Exercises to complete:
- a) Answer these questions using the text on selling a business:
(i) Who makes up the advisory team?
(ii) For how many years must a potential buyer see financial statements, at minimum?
(iii) What range of sources for valuations does the text give?
- b) Transcribe the section of the text on selling a business starting with "Make sure you" and going on through "with potential buyers.".

Selected passage:
☆ ☆ ☆ ☆ ☆ ☆ ☆

Have a list of the assets for sale and either the current book value or a supportable value of each. Other information that might be valuable for a buyer can be: permits, licensing, leases, customer and vendor contracts, supplier lists and marketing materials.

Get a business valuation.
Placing a dollar value on the worth of a business is a complex process involving many factors. One of the first things you should do is get a realistic idea of what your business is worth. A professional valuation will give you the basis for evaluating buyer offers and help you set your asking price. It will also tell you if there are weak areas that, hopefully, you can correct before you put the business on the market. Sellers often overprice their business — they have put their hard work into the business and have a difficult time realizing if profitability is low, that the business may not be worth as much as they think it is. Being aware of the factors that go into valuing a business can be of help. Valuations can be obtained from a number of sources, ranging from local accounting firms to regional business brokers and investment banking firms. Your SBDC counselor can explain to you, using your financial data, the most commonly used valuation techniques. See our discussion on valuation.

Get your advisory team in place.
Your advisory team includes your attorney, your accountant, possibly a business broker or realtor, your banker, and your SBDC Advisor.

Marketing: Determine a strategy, prepare a marketing package, and implement your action plan.
One question you should determine early on is: do you plan to use an agent or broker to help with the deal? If not, are you comfortable negotiating with potential buyers? If you have emotional attachment to the business, it may be helpful to have an intermediary for the transaction.

Be prepared for prospects.
Make sure you will be available to answer prospective buyers’ questions and meet with them. Keep your business ready to be shown at any time. Keep in mind also that prospective buyers may contact your business as potential customers.

Tips on sharing information with potential buyers.
When a potential buyer contacts you to buy your business, they will need to see the financial statements for at least the last three years, including tax returns, profit and loss statements by month for the most recent twelve months and a current balance sheet in order to evaluate the opportunity. Often the seller is reluctant to give out business tax returns to “just anybody who asks for it.” You don’t want your financial information known all over town (or perhaps given to the competition). You can meet the buyer’s need for information and your need for confidentiality by doing the following:

• First interview the potential buyer. Ask about their background in the industry. Get a sense of whether or not the buyer seems to have the skills and experience to run your business.

☆ ☆ ☆ ☆ ☆ ☆ ☆

Scene-based reasoning records:

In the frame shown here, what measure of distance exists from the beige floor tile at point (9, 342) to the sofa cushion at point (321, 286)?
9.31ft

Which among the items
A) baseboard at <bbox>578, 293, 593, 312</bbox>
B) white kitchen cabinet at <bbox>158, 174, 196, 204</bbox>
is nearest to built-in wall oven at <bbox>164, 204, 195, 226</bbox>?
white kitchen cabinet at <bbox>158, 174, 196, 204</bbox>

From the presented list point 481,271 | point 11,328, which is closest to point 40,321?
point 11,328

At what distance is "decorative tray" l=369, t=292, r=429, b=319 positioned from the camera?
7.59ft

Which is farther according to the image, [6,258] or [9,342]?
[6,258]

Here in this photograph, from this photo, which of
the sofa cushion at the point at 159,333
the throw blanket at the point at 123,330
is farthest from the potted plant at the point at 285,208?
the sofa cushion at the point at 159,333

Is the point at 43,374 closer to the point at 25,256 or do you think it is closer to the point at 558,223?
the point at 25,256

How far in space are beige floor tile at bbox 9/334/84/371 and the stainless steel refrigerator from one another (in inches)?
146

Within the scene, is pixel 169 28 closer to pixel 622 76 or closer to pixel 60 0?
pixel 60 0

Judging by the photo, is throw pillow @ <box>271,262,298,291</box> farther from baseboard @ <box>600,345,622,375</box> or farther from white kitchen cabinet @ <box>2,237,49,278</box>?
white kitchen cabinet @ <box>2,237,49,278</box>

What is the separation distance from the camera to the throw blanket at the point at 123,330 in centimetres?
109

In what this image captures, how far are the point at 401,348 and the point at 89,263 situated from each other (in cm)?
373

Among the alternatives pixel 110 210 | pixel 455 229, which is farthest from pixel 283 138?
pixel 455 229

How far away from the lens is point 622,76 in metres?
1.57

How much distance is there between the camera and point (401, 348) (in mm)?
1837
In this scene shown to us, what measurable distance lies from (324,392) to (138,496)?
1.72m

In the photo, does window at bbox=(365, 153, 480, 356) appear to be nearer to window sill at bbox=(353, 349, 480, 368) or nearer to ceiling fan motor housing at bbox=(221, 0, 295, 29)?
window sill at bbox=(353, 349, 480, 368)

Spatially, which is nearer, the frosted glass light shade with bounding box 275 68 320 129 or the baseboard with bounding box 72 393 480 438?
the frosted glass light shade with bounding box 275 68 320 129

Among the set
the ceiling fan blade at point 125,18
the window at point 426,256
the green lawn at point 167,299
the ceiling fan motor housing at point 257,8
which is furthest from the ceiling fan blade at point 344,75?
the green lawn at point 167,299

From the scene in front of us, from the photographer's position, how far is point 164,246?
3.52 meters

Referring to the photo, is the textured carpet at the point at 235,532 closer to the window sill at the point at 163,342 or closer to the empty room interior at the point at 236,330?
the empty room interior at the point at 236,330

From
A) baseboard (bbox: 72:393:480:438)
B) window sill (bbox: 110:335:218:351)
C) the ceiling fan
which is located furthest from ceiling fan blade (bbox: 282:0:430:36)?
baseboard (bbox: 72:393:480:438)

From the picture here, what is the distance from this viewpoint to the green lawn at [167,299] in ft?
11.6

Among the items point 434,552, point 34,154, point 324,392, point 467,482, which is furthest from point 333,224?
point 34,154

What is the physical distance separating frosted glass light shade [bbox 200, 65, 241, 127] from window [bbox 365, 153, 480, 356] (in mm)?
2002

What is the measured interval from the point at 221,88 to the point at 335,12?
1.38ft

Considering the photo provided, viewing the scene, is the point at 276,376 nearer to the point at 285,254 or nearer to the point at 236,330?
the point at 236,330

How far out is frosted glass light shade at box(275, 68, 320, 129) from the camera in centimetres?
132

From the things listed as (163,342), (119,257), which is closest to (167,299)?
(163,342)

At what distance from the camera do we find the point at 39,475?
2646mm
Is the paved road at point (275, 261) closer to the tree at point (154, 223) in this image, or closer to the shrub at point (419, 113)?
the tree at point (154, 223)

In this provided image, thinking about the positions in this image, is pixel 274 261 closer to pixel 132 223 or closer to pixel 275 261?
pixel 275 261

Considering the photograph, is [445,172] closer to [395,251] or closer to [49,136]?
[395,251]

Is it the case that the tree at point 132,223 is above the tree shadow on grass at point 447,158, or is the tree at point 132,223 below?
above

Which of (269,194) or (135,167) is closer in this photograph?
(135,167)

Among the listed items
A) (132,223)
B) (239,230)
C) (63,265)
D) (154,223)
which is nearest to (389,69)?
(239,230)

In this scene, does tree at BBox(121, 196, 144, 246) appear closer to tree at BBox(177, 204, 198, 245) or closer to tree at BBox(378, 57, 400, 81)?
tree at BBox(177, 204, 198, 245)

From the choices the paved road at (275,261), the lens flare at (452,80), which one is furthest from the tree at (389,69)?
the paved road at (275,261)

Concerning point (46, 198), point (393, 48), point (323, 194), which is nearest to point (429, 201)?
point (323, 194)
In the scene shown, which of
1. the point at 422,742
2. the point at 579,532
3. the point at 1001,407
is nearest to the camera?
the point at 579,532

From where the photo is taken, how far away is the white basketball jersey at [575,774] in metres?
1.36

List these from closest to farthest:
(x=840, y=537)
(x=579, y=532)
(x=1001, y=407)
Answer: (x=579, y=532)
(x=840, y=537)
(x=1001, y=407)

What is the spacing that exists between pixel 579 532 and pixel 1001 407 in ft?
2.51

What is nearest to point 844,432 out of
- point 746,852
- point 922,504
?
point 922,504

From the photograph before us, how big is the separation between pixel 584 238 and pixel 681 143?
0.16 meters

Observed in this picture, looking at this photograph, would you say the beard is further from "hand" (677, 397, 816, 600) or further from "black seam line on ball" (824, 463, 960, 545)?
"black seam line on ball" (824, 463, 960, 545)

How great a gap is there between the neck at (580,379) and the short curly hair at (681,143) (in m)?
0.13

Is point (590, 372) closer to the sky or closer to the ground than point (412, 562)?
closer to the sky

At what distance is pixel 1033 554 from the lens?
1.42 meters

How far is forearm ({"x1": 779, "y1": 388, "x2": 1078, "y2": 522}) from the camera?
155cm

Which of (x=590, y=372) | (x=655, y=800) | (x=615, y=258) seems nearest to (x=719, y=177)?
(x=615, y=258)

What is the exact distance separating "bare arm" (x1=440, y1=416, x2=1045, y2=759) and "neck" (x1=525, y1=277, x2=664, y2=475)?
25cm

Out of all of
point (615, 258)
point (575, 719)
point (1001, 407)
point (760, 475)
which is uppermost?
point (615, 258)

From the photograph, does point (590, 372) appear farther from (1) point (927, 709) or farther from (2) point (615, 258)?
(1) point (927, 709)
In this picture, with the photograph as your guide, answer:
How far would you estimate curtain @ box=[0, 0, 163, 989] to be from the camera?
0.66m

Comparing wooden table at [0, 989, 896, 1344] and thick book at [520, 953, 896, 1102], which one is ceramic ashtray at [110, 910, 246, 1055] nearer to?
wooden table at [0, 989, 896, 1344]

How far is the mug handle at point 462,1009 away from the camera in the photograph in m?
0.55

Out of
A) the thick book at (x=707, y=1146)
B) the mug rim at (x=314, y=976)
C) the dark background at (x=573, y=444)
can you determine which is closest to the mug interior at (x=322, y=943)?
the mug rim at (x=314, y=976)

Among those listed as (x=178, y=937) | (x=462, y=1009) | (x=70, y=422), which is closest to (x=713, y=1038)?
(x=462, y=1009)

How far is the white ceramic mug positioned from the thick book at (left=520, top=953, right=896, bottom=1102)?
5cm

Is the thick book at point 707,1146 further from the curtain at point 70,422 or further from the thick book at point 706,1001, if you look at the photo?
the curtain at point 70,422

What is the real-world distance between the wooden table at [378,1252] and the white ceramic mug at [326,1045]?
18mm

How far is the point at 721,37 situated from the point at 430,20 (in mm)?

☆ ☆ ☆ ☆ ☆ ☆ ☆

Outputs:
- a)
(i) Your attorney, your accountant, possibly a business broker or realtor, your banker, and your SBDC Advisor.
(ii) At least the last three years.
(iii) Local accounting firms to regional business brokers and investment banking firms.

- b)
Make sure you will be available to answer prospective buyers’ questions and meet with them. Keep your business ready to be shown at any time. Keep in mind also that prospective buyers may contact your business as potential customers.

Tips on sharing information with potential buyers.